YB: The MELT Method focuses on connective tissue health – how would this method apply to the practice of Pilates?
SH: MELT applies to all movement modalities, exercise, yoga, walking… basically active living on all fronts. The connective tissue system is the missing link to living pain-free. It is unaddressed through exercise or diet. Lots of people exercise, do Pilates, eat a great diet and still have pain. If you want to improve the benefits of Pilates and keeps your body functioning efficiently, adding an understanding of connective tissue is essential. MELT simplifies profound science so anyone can understand just how vital this system is and it is an applicable method that applies the science in every aspect.
Pilates is such a dynamic, efficient form of exercise that is so universal. MELT improves everything about Pilates because of its ability to create an immediate change in the connective tissue system, which is responsible for whole body communication, proper muscle timing, shock absorption, and other important aspects of movement. MELT rebalances the body before doing the bilateral strengthening techniques of Pilates. MELT improves timing, form, and symmetry of the body and reduces compensation, compression, and the risk of injury.
YB: Pilates focuses on core strength and stability, how does the MELT method enhance or compliment Pilates training?

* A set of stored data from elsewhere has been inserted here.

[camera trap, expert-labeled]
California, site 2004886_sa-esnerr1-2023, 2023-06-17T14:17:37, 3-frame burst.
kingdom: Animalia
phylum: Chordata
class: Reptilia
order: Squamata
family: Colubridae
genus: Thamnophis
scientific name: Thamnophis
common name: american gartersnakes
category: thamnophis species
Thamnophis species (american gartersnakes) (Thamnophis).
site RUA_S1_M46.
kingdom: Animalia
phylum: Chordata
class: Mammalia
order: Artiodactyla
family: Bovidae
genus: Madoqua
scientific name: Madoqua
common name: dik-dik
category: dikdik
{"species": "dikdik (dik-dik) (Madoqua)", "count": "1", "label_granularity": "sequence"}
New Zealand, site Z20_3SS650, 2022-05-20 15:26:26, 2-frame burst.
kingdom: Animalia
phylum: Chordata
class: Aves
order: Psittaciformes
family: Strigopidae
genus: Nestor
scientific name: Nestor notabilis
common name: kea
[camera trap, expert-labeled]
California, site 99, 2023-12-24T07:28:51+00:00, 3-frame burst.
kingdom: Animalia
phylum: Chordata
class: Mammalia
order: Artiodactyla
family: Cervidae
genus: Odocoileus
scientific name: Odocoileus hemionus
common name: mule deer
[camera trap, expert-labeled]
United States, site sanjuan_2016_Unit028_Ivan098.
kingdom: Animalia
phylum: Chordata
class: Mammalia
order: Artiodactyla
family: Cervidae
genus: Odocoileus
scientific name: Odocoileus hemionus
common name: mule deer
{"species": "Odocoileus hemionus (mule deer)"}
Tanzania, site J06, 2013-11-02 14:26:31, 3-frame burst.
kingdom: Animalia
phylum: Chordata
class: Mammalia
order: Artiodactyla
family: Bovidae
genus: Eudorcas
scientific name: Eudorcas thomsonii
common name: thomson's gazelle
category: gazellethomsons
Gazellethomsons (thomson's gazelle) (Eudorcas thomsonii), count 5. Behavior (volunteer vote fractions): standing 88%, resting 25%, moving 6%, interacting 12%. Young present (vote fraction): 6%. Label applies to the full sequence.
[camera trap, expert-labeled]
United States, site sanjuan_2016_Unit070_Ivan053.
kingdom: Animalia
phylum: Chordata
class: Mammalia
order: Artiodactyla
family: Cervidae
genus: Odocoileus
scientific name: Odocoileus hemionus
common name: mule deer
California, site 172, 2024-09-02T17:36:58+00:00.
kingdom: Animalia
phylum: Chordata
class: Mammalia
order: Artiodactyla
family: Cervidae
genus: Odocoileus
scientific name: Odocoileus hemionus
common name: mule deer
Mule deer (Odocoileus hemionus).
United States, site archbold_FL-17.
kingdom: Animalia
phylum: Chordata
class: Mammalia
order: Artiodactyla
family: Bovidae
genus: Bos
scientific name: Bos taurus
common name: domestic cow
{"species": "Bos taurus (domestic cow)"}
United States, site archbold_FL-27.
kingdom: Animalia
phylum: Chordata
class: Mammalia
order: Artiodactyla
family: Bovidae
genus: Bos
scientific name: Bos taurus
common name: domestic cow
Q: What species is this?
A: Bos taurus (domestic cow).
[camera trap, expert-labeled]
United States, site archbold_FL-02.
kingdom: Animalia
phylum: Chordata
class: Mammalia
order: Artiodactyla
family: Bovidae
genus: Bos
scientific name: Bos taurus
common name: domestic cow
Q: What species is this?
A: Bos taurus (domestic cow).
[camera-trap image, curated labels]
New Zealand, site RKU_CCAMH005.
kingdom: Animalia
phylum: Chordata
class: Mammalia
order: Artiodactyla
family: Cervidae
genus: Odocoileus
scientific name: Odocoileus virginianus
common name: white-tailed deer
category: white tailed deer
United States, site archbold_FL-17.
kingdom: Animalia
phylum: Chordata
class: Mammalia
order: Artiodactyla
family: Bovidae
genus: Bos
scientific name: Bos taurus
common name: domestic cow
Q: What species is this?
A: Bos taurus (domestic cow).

SH: The innate reflexive reactions awakened by MELT influence the “powerhouse” muscles to work more accurately and efficiently. Core strength and innate stability begin on the neurological and connective tissue level. If you practice Pilates or any core strength/stability exercise regimens, adding MELT prior to these activities will prepare the neurological and connective tissue components of spinal stabilization, core efficiency, and movement coordination to be more precise thus aiding in the benefits of Pilates techniques while reducing the risk of injury or compensation to create motion.
YB: What specific MELT programming would be best suited for Pilates training (i.e. hand work, foot work, roller work)?
SH: Any of the MELT techniques will improve Pilates exercises because it accesses a body wide system. There are however particular moves and sequences that ideally complement particular Pilates exercises. Hallee Altman,owner of the Center Studio® and co-creator of MELT on Pilates, and I developed the MELT on Pilates program, which includes specific sequences to use as MELT Prep Maps for Pilates and MELT Half Roller techniques to modify Pilates techniques. MELT on Pilates strives to make the body better suited to perform challenging Pilates work. The joints will have more freedom to move and the core works more efficiently.
The prep maps are specific MELT sequences chosen to improve particular Pilates exercises. These variations suit many individuals who struggle with core timing and unknowingly compress their spine, hinge at their neck, or create movements that simply cause more damage than benefit.
The other component of MELT on Pilates is a series of Pilates Mat exercises using the MELT Half Roller that both modify and enhance the authentic mat exercises and create assistance that is typically only found in private apparatus work. The Half Roller techniques create more accurate movement and maintain the purpose and intention of Pilates mat work.